QUADERNO PROIBITO Alba de Cèspedes

QUADERNO PROIBITO, di Alba de Cèspedes (Mondadori)

 

Alba de Cèspedes è stata una donna, scrittrice, giornalista, intellettuale e partigiana… dalla parte delle donne.

Fu censurata dal regime fascista (ben 17 volte), ma neanche il carcere (nel ’35) è riuscito a farle ammettere una colpa che sapeva di non avere.

“Si vergogna di ciò che ha scritto?”, “No!”.

Immagino che rivoluzione sia stato questo libro negli anni ’50 (1952 per l’esattezza).

Valeria, una donna di 43 anni, moglie e madre, lavoratrice “per necessità” (fondamentale sottolinearlo, perché lavorare per una gratificazione personale non era considerato decoroso per una donna), che prende consapevolezza di sé, delle sue paure, dei suoi desideri, della sua rabbia, dei suoi meriti, delle sue fantasie e debolezze grazie ad un quaderno comprato così, d’impulso, senza neanche sapere perché.

Il quaderno è proibito perché il tabaccaio non potrebbe neanche venderglielo di domenica, ma lo fa, e lei sente subito su di sé il peso di un atto trasgressivo.

Proprio lei che ha sempre vissuto e camminato entro i binari prestabiliti, sempre al servizio della famiglia, lei che, da quando è diventata madre, ha perso la propria identità di donna e il proprio nome, “Valeria”, (in quanto anche il marito la chiama “mammà”), lei che non ha mai detto una bugia… inizia a scrivere di nascosto, e finisce per sfogare su quelle pagine dei disagi che ancora non sapeva di avere, scrivendo si accorge di una solitudine così radicata in lei da non essere neanche percepita come tale.

Scrittura come autocoscienza.

Si riscopre diversa, migliore di quello che le hanno fatto credere fino a quel momento: non solo utile al buon funzionamento della famiglia…

Ma capace di pensare!

Eh sì, l’educazione ricevuta e poi il matrimonio, le avevano tolto anche la possibilità di fare quello.

Per carità, Michele, il marito, è un brav’uomo, ma non la vede: la Valeria “domestica” che lava, stira, cucina, educa, è scontata e dovuta, ormai invisibile; la Valeria “donna” invece non esiste proprio più, l’amore fisico è roba per ragazzini.

Ma lei è giovane e lo sa.

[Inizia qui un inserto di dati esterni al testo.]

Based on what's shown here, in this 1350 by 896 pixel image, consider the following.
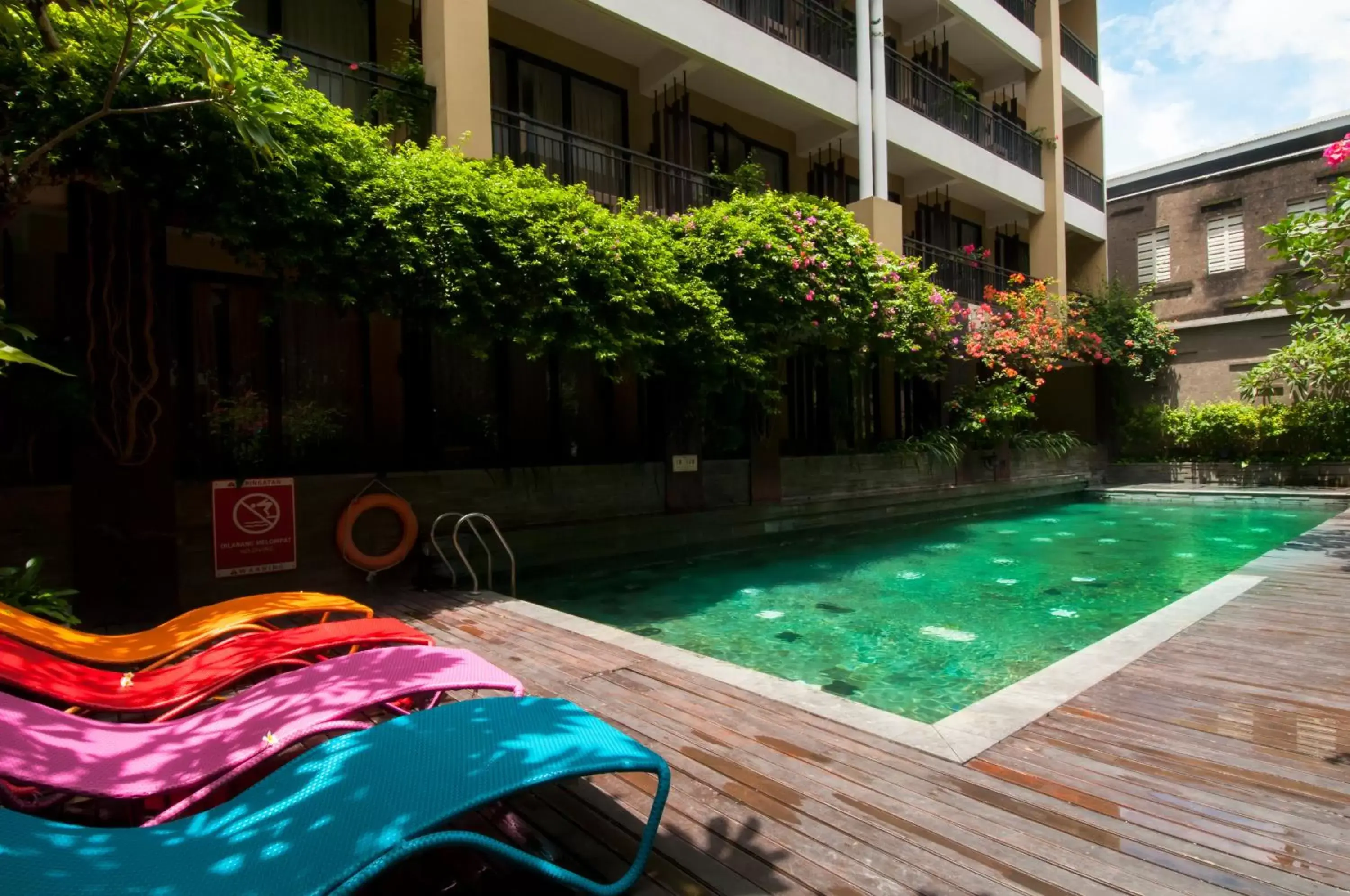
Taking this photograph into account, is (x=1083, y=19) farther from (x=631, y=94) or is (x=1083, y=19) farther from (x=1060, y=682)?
(x=1060, y=682)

Lo sente.

“Ci siamo tanto allontanati l’uno dall’altra che non riusciamo neppure a vederci: e andiamo avanti, soli.”

“Michele, quando l’altra sera mi ha sorpreso alzata a tarda ora, ha sospettato, forse, che scrivessi ad un uomo. Non immaginerebbe mai che io tengo un diario: gli è più facile credere che io ubbidisca a un sentimento colpevole, piuttosto che riconoscermi capace di pensare.”

È cresciuta con una madre convinta che le donne non dovessero avere mai un attimo di tregua, di riposo, perché appena si fossero sedute senza far nulla, sarebbero state investite da pensieri che era meglio evitare!

Infelicità tenuta a bada dall’operosità.

Ecco il segreto dei matrimoni riusciti delle nostre mamme, nonne, ecc.

Questo libro è la cronaca di un crollo, lo sbriciolarsi di tutte le impalcature che tenevano in piedi l’idea tradizionale di famiglia.

Sono passati 70 anni dalla pubblicazione di questo romanzo, ma la questione femminile, del ruolo della donna, soprattutto all’interno della famiglia, è ancora attuale.

“Valeria Cossati” è ancora dentro moltissime case, in donne schiacciate da una morale appresa fin da bambine, compresse in un ruolo domestico che le vede sempre e solo al servizio del benessere di qualcun altro, di mariti e figli spesso ciechi di fronte ai loro bisogni, ma sempre pronti a prendere ogni grammo delle loro energie.

Un libro che smuove la Valeria che è in ogni donna (perché c’è, c’è sempre, anche in quelle che lavorano) e che può anche infastidire, amareggiare, proprio per la sua presenza indesiderata.

a grande frustrazione… ma capisco che non poteva andare diversamente, non in quegli anni.

Un tentativo di ribellione soffocato dall’ingombrante e pesantissimo senso di responsabilità.

Ed ecco a voi, signori e signori, la grande regina di tutti i tempi, sua maestà La Rassegnazione.